Guernesey, 17 janvier [18]73, vendredi matin, 8 h. ½
Les nuits se suivent, mon cher adoré, mais elles ne se ressemblent pas ni pour toi ni pour moi, du moins je le crains en ce qui concerne la tienne, de nuit. Si j’en juge d’après la mienne tu l’as passée absolument blanche et je te plains car ça n’est pas drôle. Je serai bien contente si je me trompe. En attendant, mon cher adoré, je te remercie avec ce que j’ai de meilleur, de plus tendre et de plus doux pour tous les petits signaux amicaux que tu m’as faits tout à l’heure, y compris le temps que tu as bien voulu passer sous mes yeux à déchiffrer mon gribouillis. Je n’en ai pas perdu la plus imperceptible pantomime depuis celle du baiser, jusqu’à la double fausse sortie. Tout cela précédé de la chute de ma pauvre feuille que tu as laissé choir à tes pieds. Tu vois que je t’ai vu et bien vu, mon ineffable grand bien-aimé. Mais ce que tu ne pourras voir qu’après la mort c’est combien je t’aime et comment je t’aime. Jusque là il faut te contenter du peu que j’essaie de te montrer ici bas.

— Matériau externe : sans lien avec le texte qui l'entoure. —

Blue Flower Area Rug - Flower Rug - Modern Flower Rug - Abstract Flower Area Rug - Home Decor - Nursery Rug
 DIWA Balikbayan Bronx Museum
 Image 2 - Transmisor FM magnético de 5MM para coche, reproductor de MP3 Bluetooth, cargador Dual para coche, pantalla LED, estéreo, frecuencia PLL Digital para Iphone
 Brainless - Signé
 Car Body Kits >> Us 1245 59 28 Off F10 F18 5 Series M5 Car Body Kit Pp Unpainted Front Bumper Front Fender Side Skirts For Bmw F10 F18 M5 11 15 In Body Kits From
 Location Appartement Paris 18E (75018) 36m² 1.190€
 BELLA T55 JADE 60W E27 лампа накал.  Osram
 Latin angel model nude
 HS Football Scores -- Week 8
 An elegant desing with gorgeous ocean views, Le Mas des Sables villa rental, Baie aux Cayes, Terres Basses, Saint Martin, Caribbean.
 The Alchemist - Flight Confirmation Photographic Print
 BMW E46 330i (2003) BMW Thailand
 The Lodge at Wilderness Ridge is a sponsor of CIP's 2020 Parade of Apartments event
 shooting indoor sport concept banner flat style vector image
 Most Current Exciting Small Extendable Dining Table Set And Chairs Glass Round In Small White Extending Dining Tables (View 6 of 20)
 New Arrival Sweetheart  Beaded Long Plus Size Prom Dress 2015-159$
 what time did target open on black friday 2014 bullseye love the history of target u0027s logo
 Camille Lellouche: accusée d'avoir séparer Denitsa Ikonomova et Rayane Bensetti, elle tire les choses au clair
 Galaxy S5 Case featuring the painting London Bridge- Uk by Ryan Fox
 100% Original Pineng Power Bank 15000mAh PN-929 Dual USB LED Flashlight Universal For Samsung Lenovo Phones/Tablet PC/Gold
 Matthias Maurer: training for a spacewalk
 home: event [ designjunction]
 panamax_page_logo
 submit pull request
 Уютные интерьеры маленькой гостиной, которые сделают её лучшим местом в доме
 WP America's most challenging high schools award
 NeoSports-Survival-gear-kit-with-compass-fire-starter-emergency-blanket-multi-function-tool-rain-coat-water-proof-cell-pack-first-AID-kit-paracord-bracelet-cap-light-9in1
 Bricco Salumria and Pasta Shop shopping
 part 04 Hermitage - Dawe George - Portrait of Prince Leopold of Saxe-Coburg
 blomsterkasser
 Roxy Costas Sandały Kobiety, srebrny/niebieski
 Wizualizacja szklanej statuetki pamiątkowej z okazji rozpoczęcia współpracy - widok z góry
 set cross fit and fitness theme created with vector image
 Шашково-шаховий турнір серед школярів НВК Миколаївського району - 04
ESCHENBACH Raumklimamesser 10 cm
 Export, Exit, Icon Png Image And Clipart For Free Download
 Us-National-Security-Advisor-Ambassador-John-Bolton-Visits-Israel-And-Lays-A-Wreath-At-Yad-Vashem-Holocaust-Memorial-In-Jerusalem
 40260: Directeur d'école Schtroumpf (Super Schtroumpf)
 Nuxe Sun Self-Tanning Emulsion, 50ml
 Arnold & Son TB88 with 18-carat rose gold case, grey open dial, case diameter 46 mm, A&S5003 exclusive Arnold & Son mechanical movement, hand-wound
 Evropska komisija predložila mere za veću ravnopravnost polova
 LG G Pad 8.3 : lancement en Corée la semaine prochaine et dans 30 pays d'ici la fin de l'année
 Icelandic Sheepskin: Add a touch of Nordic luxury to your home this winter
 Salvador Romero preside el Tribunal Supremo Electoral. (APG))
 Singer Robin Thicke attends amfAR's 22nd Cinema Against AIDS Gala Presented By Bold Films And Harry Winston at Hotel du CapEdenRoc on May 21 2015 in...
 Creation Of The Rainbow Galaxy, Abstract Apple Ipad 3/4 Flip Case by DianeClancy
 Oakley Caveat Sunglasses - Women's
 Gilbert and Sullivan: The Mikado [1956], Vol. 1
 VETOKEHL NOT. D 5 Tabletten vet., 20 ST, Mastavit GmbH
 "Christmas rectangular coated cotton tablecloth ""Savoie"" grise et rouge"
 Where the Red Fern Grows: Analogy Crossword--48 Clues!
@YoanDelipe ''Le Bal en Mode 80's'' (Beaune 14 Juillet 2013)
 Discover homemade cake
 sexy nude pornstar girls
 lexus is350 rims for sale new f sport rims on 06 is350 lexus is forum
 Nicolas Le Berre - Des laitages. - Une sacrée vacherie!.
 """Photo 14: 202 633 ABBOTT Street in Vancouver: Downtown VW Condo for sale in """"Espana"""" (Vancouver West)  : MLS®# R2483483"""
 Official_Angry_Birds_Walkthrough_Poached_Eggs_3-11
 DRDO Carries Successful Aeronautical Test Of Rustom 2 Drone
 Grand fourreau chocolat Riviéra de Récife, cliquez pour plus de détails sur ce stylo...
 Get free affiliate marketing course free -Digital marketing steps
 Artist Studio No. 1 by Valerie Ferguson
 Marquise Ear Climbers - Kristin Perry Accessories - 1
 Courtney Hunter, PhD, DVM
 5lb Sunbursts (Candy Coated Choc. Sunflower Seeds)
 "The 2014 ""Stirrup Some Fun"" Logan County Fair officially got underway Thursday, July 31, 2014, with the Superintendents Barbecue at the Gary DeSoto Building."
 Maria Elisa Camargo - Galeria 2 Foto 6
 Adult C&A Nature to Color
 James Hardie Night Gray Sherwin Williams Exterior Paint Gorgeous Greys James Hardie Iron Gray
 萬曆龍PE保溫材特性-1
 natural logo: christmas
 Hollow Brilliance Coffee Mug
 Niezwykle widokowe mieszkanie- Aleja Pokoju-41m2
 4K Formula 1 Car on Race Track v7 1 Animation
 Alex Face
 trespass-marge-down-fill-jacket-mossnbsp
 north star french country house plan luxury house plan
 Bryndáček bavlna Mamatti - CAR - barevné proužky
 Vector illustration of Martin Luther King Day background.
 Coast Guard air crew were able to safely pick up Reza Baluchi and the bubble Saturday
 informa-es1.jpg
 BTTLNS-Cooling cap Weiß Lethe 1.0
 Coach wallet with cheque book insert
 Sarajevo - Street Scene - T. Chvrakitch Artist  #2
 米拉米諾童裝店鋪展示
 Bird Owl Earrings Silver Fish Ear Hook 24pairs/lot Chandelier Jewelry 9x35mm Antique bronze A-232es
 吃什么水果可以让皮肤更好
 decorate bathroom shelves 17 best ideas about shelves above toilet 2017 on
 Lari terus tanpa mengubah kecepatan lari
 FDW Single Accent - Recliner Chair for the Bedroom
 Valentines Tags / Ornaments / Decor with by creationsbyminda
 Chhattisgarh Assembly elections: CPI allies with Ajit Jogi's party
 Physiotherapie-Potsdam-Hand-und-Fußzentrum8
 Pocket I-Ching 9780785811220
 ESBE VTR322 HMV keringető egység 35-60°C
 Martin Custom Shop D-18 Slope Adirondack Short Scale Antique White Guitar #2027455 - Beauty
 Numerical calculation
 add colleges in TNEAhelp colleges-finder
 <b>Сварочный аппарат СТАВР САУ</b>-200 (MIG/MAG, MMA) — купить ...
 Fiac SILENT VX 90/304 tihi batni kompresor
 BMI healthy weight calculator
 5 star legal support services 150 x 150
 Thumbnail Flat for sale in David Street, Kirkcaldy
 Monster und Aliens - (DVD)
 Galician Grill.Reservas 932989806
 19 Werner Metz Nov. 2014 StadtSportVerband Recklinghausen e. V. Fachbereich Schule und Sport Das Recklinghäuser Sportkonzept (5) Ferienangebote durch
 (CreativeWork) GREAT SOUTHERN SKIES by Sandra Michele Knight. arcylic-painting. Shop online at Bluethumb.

Aujourd’hui je vais tâcher d’être prête à sortir avec toi si le temps continue d’être beau jusqu’à tantôt comme il l’est à présent. Je donnerai en même temps la clé des champs à mes deux hannetons (lisez servantes) lesquelles sont toujours prêtes à ne rien faire. Cette bonne disposition n’est que trop souvent satisfaite, ce qui ne me fait pas toujours rire. Aujourd’hui je vais au devant en leur donnant campo [1] tout l’après midi, leur santé au moins en profitera.
Cher bien-aimé, tout ce verbiage insignifiant a pour mot de la fin ce qui est le fond et le tréfondsa de mon cœur et de mon âme : je t’adore.
BnF, Mss, NAF 16394, f. 16
Transcription de Maggy Lecomte assistée de Florence Naugrette
a) « trèfond ».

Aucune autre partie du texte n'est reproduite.